Sgt. Ed Mogus of the Allegheny County Housing Authority police said most residents were allowed back into the building except for those on the fifth floor. The fifth floor will be closed “upwards of a week,” he said. The housing authority and Red Cross will provide shelter for those displaced residents.

It was the second fire at the high rise in two years, as residents were forced to escape an October 2007 fire.

Fran DeWitt said she panicked when she walked out her apartment door two years ago and saw flames. Yesterday, she calmly knocked on her neighbors’ doors to wake them and then headed out.

“I was new then and I didn’t know about the stairwell,” said DeWitt, 68. “I know the stairwells now, so I wasn’t afraid.”

Though officials called Duffy and Pistorius heroes for their quick thinking, they deflected praise.

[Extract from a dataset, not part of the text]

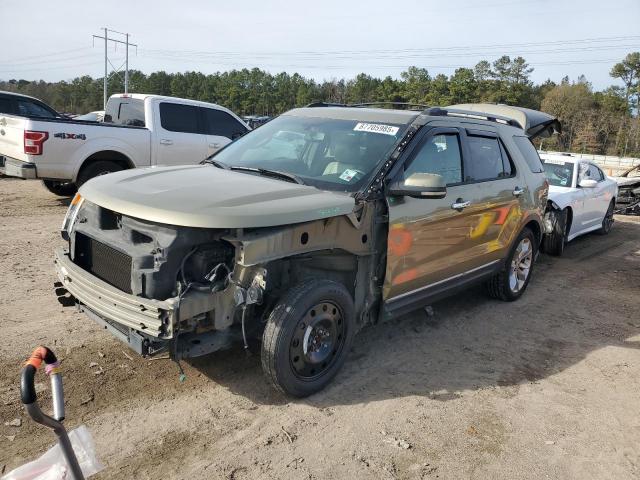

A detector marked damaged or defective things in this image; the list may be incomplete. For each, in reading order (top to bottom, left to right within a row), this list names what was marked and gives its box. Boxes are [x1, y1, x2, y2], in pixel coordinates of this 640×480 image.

broken headlight housing [61, 193, 85, 242]
crumpled hood [79, 165, 356, 229]
damaged ford explorer [53, 103, 556, 396]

“We had to do something, no matter how little it was,” Pistorius said. “I actually felt kind of helpless on that balcony — I honestly didn’t think that lady was going to survive.”

And both officers credited teamwork between the multiple fire and police departments involved in the rescue operation.

“We all know we all have to help each other out here,” Duffy said, noting that the departments dotting the banks of the Allegheny River are small, but quick to back up others. “That’s how it is out here. Everybody just helps out.”